29 April 2022

On 29 March 2022, China published the Decision of the State Council to Amend and Repeal Certain Administrative Regulations to amend several existing regulations (“Decision”). Among other things, the Provisions on the Administration of Foreign-invested Telecommunications Enterprises (“Provisions”), which set out the requirements and procedures for establishing a foreign-invested telecommunications enterprise (“FITE”) in China, have been simplified to facilitate foreign investment in the telecommunications (“telecom”) sector in China.

The amendments to the Provisions take effect on 1 May 2022.

This article provides an overview of the key changes to the Provisions.

Removal of requirement of good performance and operation experience

The previous versions of the Provisions required the major foreign investor of an FITE to have good performance and operation experience in the telecom business that the FITE will be engaged in, i.e. basic telecom business or value-added telecom business. This requirement will be removed. The “major foreign investor of an FITE” as mentioned above refers to the investor that makes the largest contribution among all the foreign investors and holds not less than 30% of the total investment made by all the foreign investors.

The major foreign investor of an FITE which plans to be engaged in basic telecom business continues to be required to fulfil the following conditions:

  • The foreign investor must be an enterprise with the status of legal person;
  • The foreign investor has obtained a licence for engaging in basic telecom business in the country or region where it is registered; and
  • The foreign investor has sufficient capital and staff for its business operations.

The removal of the requirement of good performance and operation experience is the most notable change to the Provisions. The removal lowers the thresholds for foreign-invested enterprises to apply for a telecom business licence and enhances the certainty of obtaining such a licence.
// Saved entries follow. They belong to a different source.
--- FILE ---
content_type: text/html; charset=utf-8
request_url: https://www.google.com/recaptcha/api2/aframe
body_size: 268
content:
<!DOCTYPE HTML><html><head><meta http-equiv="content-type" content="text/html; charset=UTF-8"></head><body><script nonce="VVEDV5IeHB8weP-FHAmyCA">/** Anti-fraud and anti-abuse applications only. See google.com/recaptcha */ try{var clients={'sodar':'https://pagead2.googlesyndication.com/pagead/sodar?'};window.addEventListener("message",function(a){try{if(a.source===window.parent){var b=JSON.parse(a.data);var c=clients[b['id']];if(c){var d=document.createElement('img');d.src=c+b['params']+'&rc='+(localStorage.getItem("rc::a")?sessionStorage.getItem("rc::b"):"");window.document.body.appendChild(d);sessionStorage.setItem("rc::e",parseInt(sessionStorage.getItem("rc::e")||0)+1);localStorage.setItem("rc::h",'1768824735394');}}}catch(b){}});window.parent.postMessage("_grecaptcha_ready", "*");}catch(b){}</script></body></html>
Alignment with Foreign Investment Law of China and other regulations

Significant changes will be made to the Provisions to ensure consistency with the Foreign Investment Law of China (“Foreign Investment Law’), which is the primary piece of legislation on foreign investment in China, and other regulations.
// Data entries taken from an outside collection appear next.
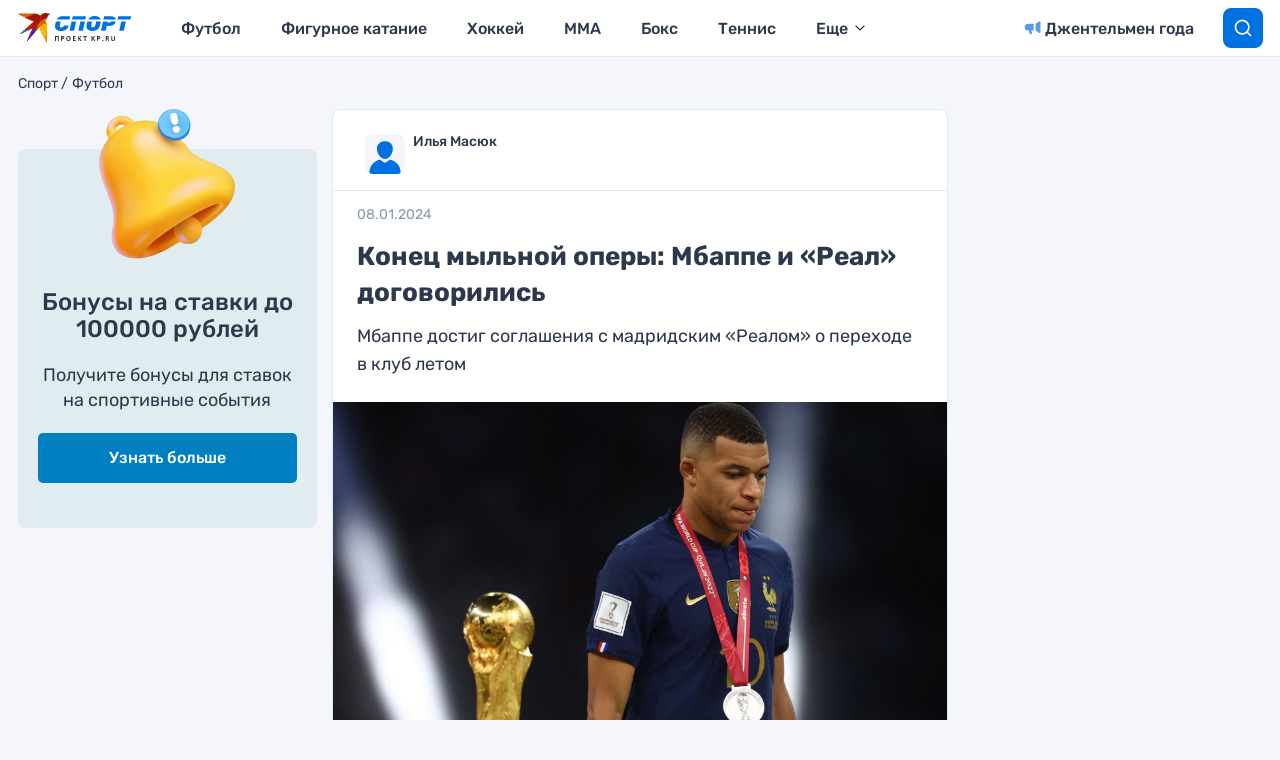

--- FILE ---
content_type: text/html
request_url: https://tns-counter.ru/nc01a**R%3Eundefined*kp_ru/ru/UTF-8/tmsec=kp_ru/296958613***
body_size: 16
content:
77047401696C5204G1768706564:77047401696C5204G1768706564

--- FILE ---
content_type: image/svg+xml
request_url: https://www.kp.ru/sports/wp-content/themes/sports/assets/images/user_kp_sports.svg
body_size: 290
content:
<svg xmlns="http://www.w3.org/2000/svg" width="40" height="40" viewBox="0 0 40 40" xml:space="preserve"><path fill="#F4F6FC" d="M0 0h40v40H0z"/><g fill="#0071E0"><path d="M20 7.2c4.4 0 7.8 2.8 7.8 7.6S24.4 25 20 25s-8.1-5.4-8.1-10.2c0-4.8 3.7-7.6 8.1-7.6zM35.5 40h-31v-2.2c0-5.7 4.3-10.5 10.3-12.3 0 0 2.8 1.9 3.7 2.6.9.8 2.1.8 3 0 .8-.7 3.7-2.6 3.7-2.6 6 1.8 10.3 6.6 10.3 12.3V40z"/></g></svg>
Since the coming into force of the Foreign Investment Law on 1 January 2020, China has abolished the case-by-case approval system for foreign investment, and the Ministry of Commerce of China (“MOFCOM”) no longer issues the Approval Certificate of Establishing Foreign-invested Enterprise. Therefore, MOFCOM’s approval is generally not required for establishing an FITE in China. Accordingly, the Provisions will be amended to remove the relevant requirements and procedures.
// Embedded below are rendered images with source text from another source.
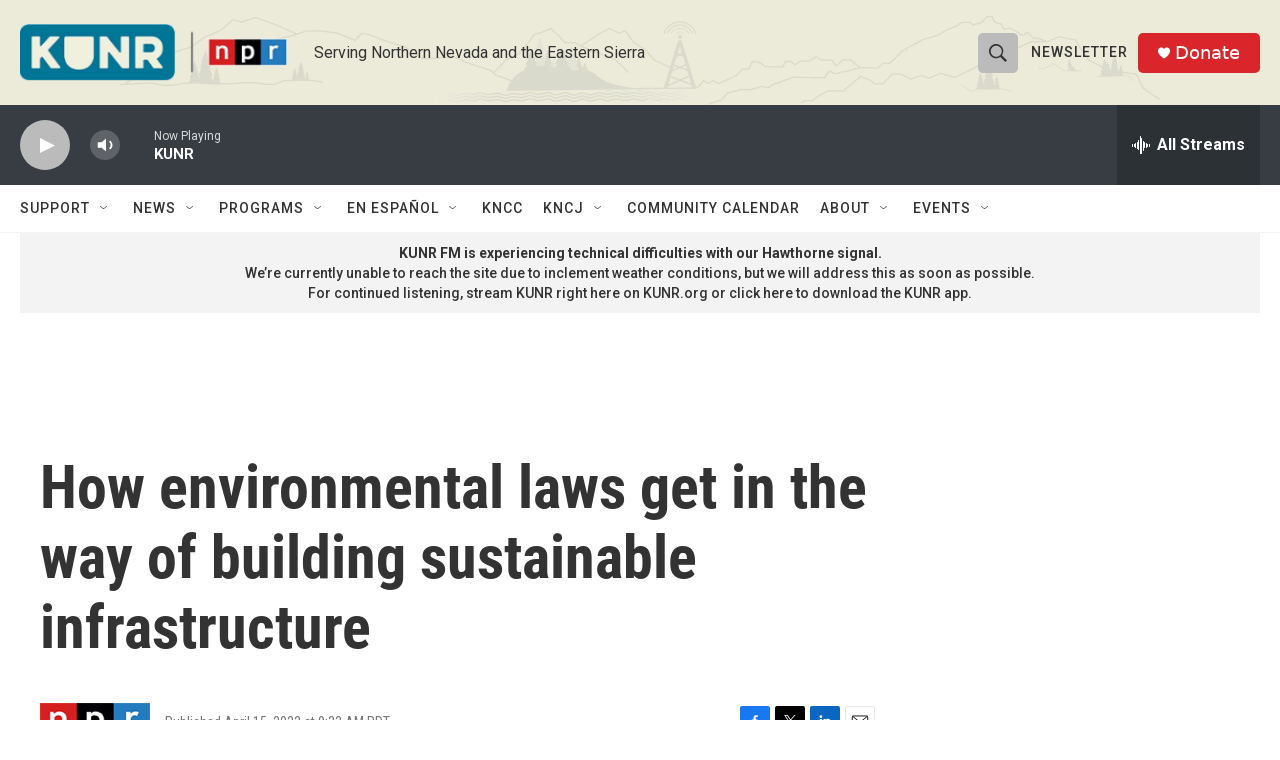

--- FILE ---
content_type: text/html; charset=utf-8
request_url: https://www.google.com/recaptcha/api2/aframe
body_size: 267
content:
<!DOCTYPE HTML><html><head><meta http-equiv="content-type" content="text/html; charset=UTF-8"></head><body><script nonce="N0i_ohtSWnHUy8D5WqrxIQ">/** Anti-fraud and anti-abuse applications only. See google.com/recaptcha */ try{var clients={'sodar':'https://pagead2.googlesyndication.com/pagead/sodar?'};window.addEventListener("message",function(a){try{if(a.source===window.parent){var b=JSON.parse(a.data);var c=clients[b['id']];if(c){var d=document.createElement('img');d.src=c+b['params']+'&rc='+(localStorage.getItem("rc::a")?sessionStorage.getItem("rc::b"):"");window.document.body.appendChild(d);sessionStorage.setItem("rc::e",parseInt(sessionStorage.getItem("rc::e")||0)+1);localStorage.setItem("rc::h",'1769009513618');}}}catch(b){}});window.parent.postMessage("_grecaptcha_ready", "*");}catch(b){}</script></body></html>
There is no change to the general ownership restrictions of an FITE, which are as follows:

  • The ultimate proportion of contribution from the foreign investors in an FITE which is engaged in basic telecom business (except radio paging business) must not be more than 49%; and
  • The ultimate proportion of contribution from the foreign investors in an FITE which is engaged in value-added telecom business (including radio paging business in the basic telecom business) must not be more than 50%.

However, the Provisions will be amended to provide for an exception to both ownership restrictions above with the addition of the words “except as otherwise provided by the State”. Currently, China has issued a few official documents which provide exceptions to the restrictions, for example:

  • The Ministry of Industry and Information Technology of China (“MIIT”) issued a notice on removing the restrictions on foreign ownership in online data processing and transaction processing (operating e-commerce) business nationwide in 2015. According to the notice, foreign ownership in telecom enterprises engaged in the aforesaid business can reach 100%; and
  • The National Development and Reform Commission of China (NDRC) and MOFCOM jointly issued the 2019 version of the Negative List applicable to foreign investment nationwide in 2019, which allowed foreign investors to establish wholly-owned subsidiaries to engage in e-commerce, domestic conferencing, store-and-forward and call centre business. This exception has been adopted in the latest 2021 version of the Negative List as well.

Following from the above, foreign investors may set up wholly-owned subsidiaries for conducting certain telecom business without joint investment with a Chinese partner. Accordingly, the Provisions will also be amended to make changes to the definition of “foreign-invested enterprises” to remove references to joint ventures and joint investment.

Simplify application procedures and shorten processing time for obtaining licence for telecom business

The amendments to the Provisions simplify the procedures for obtaining a licence for telecom business from MIIT, which is the competent authority on telecom business licensing.

The Provisions will no longer require investors to apply for and obtain the Examination Decision of Foreign Investment in the Telecommunications (“Examination Decision”) from MIIT, which is currently a condition precedent to apply for the licence for telecom business. Apart from the general business licence issued by the State Administration for Market Regulation of China for all legally registered entities in China, the licence for telecom business is generally the only other approval to be obtained by an FITE before conducting business.

With the removal of the requirement for the Examination Decision, the processing time for granting a licence for telecom business will also be shortened as it will no longer be necessary to allocate additional time to obtain the Examination Decision (which could take up to 180 days for basic telecom business, and 90 days for value-added telecom business). From 1 May 2022, an FITE engaging in basic telecom business can expect to obtain the licence within 180 days after the application has been accepted, and for an FITE engaging in value-added telecom business, within 60 days after the application has been accepted.